▸ **The records**
--------------------------------

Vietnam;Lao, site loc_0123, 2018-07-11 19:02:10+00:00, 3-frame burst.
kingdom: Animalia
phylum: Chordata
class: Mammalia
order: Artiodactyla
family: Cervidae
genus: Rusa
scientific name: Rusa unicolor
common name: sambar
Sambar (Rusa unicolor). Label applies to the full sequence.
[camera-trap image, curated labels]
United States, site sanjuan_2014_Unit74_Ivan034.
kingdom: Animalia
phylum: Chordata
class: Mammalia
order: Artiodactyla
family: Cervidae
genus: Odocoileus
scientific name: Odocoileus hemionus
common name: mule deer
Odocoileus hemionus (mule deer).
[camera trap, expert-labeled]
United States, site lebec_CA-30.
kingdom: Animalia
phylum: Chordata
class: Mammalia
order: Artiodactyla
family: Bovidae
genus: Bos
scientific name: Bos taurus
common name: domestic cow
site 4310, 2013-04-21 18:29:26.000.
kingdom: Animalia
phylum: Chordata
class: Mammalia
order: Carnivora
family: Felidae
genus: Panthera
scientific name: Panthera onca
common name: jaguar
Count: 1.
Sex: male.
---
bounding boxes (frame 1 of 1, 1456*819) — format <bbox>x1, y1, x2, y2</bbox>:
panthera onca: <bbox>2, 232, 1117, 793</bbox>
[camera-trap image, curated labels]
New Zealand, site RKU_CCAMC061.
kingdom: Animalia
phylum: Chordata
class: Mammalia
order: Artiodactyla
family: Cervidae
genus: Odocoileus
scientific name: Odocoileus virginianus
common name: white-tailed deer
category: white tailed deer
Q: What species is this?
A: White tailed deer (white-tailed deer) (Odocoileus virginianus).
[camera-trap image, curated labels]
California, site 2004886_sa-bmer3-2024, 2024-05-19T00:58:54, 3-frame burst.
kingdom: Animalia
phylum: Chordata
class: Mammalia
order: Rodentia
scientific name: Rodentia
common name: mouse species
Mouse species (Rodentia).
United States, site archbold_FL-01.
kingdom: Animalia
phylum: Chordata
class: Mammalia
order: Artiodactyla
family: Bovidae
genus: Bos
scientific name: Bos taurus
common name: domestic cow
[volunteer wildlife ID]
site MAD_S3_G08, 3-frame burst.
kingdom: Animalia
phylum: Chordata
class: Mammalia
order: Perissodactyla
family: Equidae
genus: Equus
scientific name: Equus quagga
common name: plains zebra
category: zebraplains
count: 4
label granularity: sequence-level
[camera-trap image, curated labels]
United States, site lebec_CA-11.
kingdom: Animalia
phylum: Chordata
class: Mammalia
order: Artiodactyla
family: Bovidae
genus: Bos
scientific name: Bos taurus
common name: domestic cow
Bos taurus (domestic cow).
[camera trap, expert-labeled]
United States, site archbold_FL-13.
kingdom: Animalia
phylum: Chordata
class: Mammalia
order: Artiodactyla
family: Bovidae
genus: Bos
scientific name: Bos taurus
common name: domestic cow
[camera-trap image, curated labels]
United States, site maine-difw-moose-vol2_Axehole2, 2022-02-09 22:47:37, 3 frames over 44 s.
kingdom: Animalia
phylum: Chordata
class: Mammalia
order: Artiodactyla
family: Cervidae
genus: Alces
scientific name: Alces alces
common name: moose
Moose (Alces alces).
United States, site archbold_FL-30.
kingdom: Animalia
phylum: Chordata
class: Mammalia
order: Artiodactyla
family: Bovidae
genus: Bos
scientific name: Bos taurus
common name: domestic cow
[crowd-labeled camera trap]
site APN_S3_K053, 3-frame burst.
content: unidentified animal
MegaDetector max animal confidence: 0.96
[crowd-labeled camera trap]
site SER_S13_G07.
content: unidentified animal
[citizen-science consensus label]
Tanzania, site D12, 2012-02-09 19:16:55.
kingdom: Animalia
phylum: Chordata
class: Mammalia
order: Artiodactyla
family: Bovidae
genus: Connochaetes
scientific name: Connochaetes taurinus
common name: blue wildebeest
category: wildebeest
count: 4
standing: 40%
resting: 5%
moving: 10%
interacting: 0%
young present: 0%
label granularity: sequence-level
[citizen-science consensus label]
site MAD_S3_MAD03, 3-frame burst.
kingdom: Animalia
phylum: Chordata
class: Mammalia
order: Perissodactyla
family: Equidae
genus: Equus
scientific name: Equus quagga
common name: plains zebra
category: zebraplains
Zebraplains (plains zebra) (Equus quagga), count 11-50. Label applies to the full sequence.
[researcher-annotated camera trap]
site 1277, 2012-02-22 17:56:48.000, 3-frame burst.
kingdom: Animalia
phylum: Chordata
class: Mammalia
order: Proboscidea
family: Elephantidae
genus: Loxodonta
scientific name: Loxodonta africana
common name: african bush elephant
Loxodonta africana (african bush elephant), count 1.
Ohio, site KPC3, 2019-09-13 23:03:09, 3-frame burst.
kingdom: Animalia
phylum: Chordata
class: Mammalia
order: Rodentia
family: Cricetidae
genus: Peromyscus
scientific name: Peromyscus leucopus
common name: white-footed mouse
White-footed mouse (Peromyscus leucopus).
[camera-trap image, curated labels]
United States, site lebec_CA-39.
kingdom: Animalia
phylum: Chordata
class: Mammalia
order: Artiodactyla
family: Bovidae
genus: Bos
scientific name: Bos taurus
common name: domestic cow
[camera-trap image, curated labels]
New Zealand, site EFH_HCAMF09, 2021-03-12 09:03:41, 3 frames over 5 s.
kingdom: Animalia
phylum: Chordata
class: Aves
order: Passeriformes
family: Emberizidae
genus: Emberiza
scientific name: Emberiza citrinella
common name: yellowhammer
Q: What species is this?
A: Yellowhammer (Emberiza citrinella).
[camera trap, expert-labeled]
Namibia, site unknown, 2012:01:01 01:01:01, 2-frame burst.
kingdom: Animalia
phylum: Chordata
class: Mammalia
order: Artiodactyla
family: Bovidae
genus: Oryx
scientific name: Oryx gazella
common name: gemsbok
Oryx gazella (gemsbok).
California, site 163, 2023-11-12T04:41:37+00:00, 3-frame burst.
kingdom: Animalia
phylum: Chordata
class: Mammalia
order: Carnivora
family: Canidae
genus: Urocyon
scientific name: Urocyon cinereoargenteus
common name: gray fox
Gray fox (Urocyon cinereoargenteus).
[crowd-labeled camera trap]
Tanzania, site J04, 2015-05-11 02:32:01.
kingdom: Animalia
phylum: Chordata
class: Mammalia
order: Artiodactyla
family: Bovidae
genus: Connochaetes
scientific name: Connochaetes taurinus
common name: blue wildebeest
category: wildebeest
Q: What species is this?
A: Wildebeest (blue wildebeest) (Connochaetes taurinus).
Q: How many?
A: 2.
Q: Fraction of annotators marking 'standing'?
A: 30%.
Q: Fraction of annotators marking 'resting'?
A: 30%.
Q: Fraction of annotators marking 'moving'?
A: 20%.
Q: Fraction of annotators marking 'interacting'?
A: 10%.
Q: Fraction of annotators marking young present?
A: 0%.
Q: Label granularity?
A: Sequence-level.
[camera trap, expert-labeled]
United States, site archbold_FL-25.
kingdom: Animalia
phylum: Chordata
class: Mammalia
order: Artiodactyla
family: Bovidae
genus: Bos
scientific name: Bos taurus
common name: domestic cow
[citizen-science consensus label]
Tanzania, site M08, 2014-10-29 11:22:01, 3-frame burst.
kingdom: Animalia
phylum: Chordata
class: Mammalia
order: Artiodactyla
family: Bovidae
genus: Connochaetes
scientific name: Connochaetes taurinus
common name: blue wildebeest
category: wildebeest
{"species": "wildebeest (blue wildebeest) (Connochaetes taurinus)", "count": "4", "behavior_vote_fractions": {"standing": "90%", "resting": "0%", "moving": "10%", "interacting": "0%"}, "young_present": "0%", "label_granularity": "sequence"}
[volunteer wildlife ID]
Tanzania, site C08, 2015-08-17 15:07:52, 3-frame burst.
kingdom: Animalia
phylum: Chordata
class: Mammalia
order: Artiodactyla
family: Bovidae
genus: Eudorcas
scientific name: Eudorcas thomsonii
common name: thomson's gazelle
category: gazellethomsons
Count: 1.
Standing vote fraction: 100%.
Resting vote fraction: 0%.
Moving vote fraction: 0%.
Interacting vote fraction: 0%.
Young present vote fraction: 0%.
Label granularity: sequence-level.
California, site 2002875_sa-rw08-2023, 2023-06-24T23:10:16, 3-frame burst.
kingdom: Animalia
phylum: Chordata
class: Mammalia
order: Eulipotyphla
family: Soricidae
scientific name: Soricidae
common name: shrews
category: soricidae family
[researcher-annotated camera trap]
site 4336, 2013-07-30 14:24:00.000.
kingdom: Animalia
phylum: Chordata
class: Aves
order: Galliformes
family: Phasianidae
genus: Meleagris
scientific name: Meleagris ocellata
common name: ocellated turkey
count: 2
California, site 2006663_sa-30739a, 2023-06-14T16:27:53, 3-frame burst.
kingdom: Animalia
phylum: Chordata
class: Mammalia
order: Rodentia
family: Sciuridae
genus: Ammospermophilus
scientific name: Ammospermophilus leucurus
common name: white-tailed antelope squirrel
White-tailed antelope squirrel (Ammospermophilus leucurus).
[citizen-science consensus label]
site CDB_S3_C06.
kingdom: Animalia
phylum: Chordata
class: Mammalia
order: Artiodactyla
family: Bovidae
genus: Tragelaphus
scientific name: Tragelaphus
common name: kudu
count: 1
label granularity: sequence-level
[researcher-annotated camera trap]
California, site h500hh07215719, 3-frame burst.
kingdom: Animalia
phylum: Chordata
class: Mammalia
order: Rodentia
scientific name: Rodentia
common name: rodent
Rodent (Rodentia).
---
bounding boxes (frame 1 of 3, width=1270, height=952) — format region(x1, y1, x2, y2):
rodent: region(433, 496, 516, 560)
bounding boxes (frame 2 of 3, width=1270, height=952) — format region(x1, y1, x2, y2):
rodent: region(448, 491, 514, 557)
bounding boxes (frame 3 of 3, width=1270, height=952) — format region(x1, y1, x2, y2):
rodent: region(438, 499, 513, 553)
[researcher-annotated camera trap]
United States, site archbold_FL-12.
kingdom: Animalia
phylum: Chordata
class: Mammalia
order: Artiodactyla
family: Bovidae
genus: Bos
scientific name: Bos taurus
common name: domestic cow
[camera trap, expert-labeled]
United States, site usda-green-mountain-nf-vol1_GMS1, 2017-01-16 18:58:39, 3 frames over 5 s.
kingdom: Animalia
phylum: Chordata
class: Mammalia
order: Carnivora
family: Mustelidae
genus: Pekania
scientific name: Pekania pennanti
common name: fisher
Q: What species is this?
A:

--------------------------------

▸ **Action item**
Count the lines in the listing where the string "frames" appears. Answer with the number only.

▸ **Reply**
3